Al torneo  “Johhny Walker” del tour europeo di golf,   l’inglese Mark Foster, dopo essere stato al comando per tutto il giorno e in vantaggio di un colpo su altri quattro giocatori sino alla penultima buca, ha fatto bogey all’ultima. Pertanto in cinque sono andati a pari merito a giocare il playoff. Il primo ad essere eliminato dal playoff, giocato sul par 5 della buca numero 18, è stato Bernd Weisberger. Dopo l’austriaco quindi Pablo Larrazabal, anche lui eliminato da un bogey. Quindi una buca senza eliminazioni (per i tre in gara tre birdie) e l’eliminazione per bogey di Mark Foster. La conclusione del torneo è arrivata quindi alla quinta buca di spareggio, quando un birdie ha consegnato a Thomas Bjorn la vittoria. Per Foster si è trattato di perdere la gara all’ultima buca, un solo colpo sbagliato e si è ritrovato in compagnia di altri quattro. E poi lo spareggio in cui a ogni errore corrisponde l’eliminazione. Questo è il golf, dopo vari gioni di gara per un colpo sei dentro o fuori, primo o quinto, vinci centinaia di migliaia di euro o quasi niente. Sono 8 anni anni che Foster non vince un torneo. Come starà oggi?

Tutti possono sbagliare

Il giovane campione italiano di golf Manassero è partito male all’ultimo torneo con tre bogey e un triplo bogey, cioè con un colpo in più in tre buche e ben tre nella quarta. Questo dato fa emergere in modo evidente che per nessuno è scontato fare bene, anzi come dicono sempre gli atleti “sono più la gare che si perdono che quelle che si vincono”. Questa è buona notizia, nonostante a Manassero non abbia di certo fatto piacere, perchè ancora una volta conferma che nello sport non c’è mai nulla di scontato e che ogni gara è una storia diversa che bisogna sapere interpretare. Meno male altrimenti pensate che noia per loro che giocano e per noi che li guardiamo.

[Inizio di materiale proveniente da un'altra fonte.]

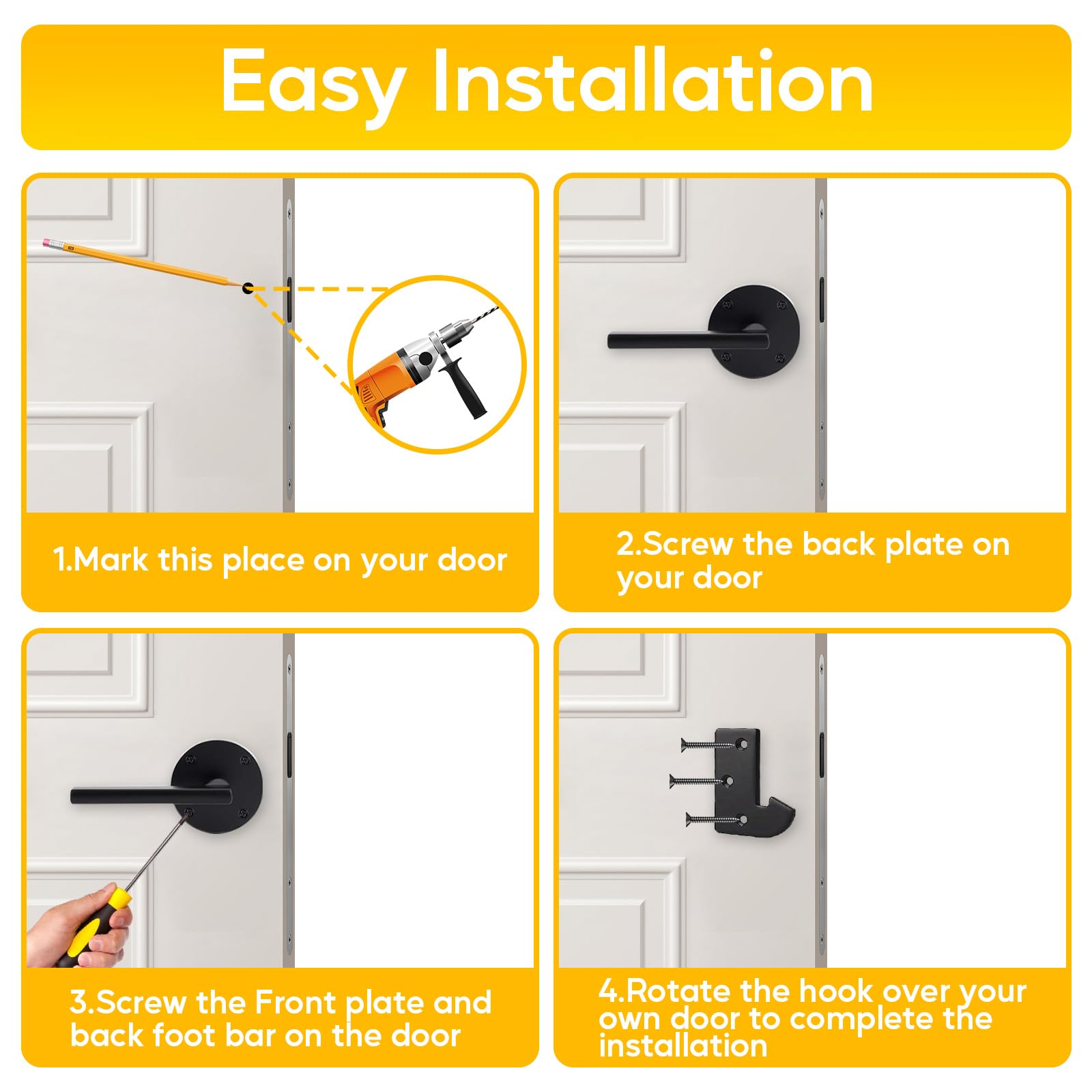 Easy Installation

1.Mark this place on your door

2.Screw the back plate on your door

3.Screw the Front plate and back foot bar on the door

4.Rotate the hook over your own door to complete the installation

Un nuovo campione italiano

Matteo Manassero, 17 anni, è il più giovane vincitore nella storia del golf di una prova del tour europeo. Gli viene riconosciuta una notevole freddezza durante il gioco, che appare anche nelle dichiarazioni quando dice “non ho l’età per bere, non posso ancora guidare e non mi compro un’auto, e non ho una ragazza a cui fare un regalo”. Complimenti!

Golf e squadra

“Il golf è uno sport individuale, qui invece giochi per la squadra e questo mette una pressione pazzesca” Ha detto McDowell, golfista della squadra europea alla Ryder Cup.